Saat berita tragis itu sampai di telinga kami, rasanya seperti mimpi buruk yang tak berujung. Air mata terus mengalir tanpa henti, sementara kesedihan yang begitu dalam mencekik dada. Namun, di tengah kegelapan yang meliputi, dokter memberi tahu kami bahwa masih ada harapan kecil yang bisa dipegang—Gian dan Mas Frodi masih hidup, meski dalam kondisi yang kritis.
Aku tidak bisa berhenti berpikir tentang Gian, anak kecil yang polos dan selalu ceria. Dia masih terlalu muda untuk mengalami penderitaan ini. Dan Mas Frodi, kakak yang selalu penuh semangat dan bercanda dengan kami semua, kini terbaring lemah, berjuang untuk hidupnya.

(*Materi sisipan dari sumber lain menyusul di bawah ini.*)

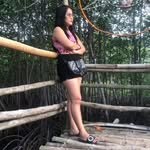 Escarda Alram Malones - @marlamalones - Instagram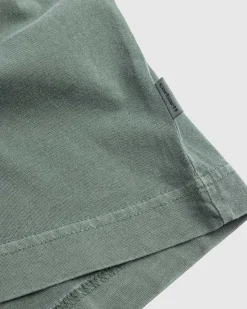 Dune T-Shirt Park/Garment Dyed
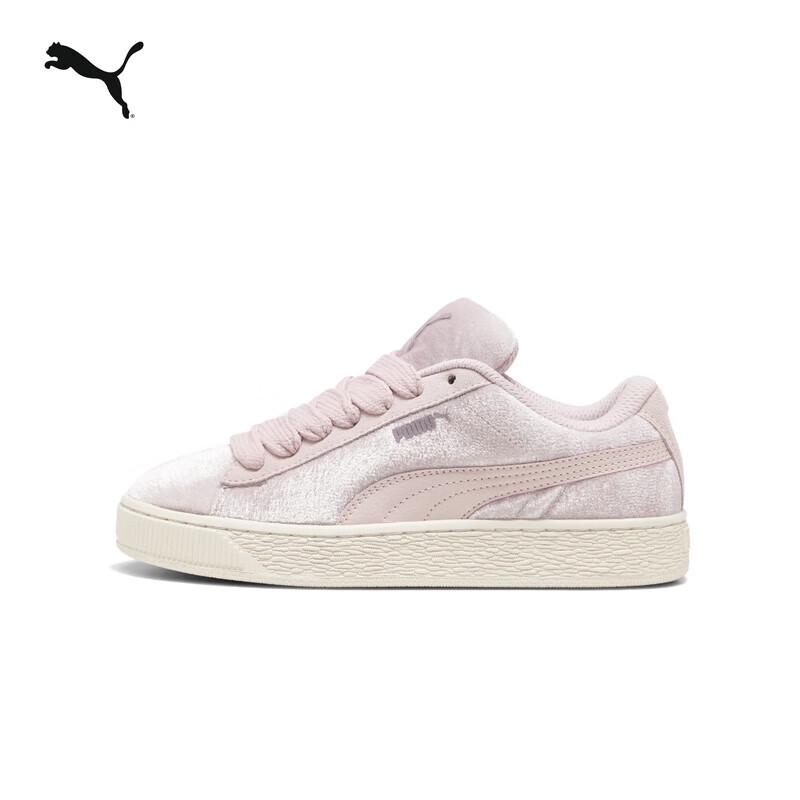 PUMA Suede 403322 Women s Retro Velvet Casual Shoes 38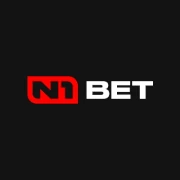 N1Bet logo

Setelah menenangkan diri sejenak, aku, Ayah, dan Ibu mendekati ruang ICU tempat mereka dirawat. Suara mesin-mesin medis yang monoton terasa menyesakkan. Gian terbaring dengan tubuh kecilnya yang penuh dengan luka, selang-selang menempel di tubuhnya. Dia terlihat begitu rapuh. Hatiku hancur melihatnya dalam kondisi seperti itu. Di sampingnya, Mas Frodi juga terbaring tak berdaya. Meski masih sadar, raut wajahnya menunjukkan betapa besar rasa sakit yang ia alami.
Aku mencoba tersenyum dan berkata, “Mas, Gian, bertahan, ya. Kita semua di sini untuk kalian.” Suaraku bergetar, hampir tidak bisa terdengar. Mas Frodi hanya menatapku dengan mata yang mulai basah. Aku tahu, dia juga merasakan kesedihan yang sama, tapi dia terlalu lemah untuk mengungkapkannya.
Dokter menjelaskan bahwa Gian dan Mas Frodi mengalami cedera yang cukup parah. Gian menderita patah tulang dan beberapa luka dalam yang serius, sedangkan Mas Frodi mengalami luka di kepala yang membuatnya sangat lemah. Dokter tidak bisa memastikan berapa lama mereka harus dirawat, atau apakah mereka akan pulih sepenuhnya. Kabar itu semakin menambah beban di hatiku.
Hari-hari setelah kejadian itu terasa sangat lambat. Aku dan kedua orang tuaku bolak-balik ke rumah sakit, berharap ada kabar baik tentang kondisi Gian dan Mas Frodi. Tapi setiap kali, dokter hanya bisa memberikan senyum tipis yang penuh kekhawatiran. Aku mencoba kuat di depan Ayah dan Ibu, tapi setiap malam saat aku sendirian, air mata itu selalu datang. Rasa kehilangan yang begitu besar membuatku hampir tidak bisa bernapas.
Meski begitu, aku tahu aku harus bertahan, bukan hanya untuk diriku sendiri, tapi juga untuk Gian dan Mas Frodi. Mereka sangat membutuhkan dukungan kami.
Waktu terus berjalan, tapi rasanya setiap detik terasa begitu lama. Suara detak jam di ruang tunggu rumah sakit seolah menjadi pengingat betapa lambatnya hari berlalu. Setiap kali pintu ruang ICU terbuka, jantungku berdegup kencang, berharap ada kabar baik. Namun, seringkali yang datang hanya perawat dengan wajah datar, sibuk dengan tugasnya. Tak ada kabar yang bisa memberikan sedikit rasa lega.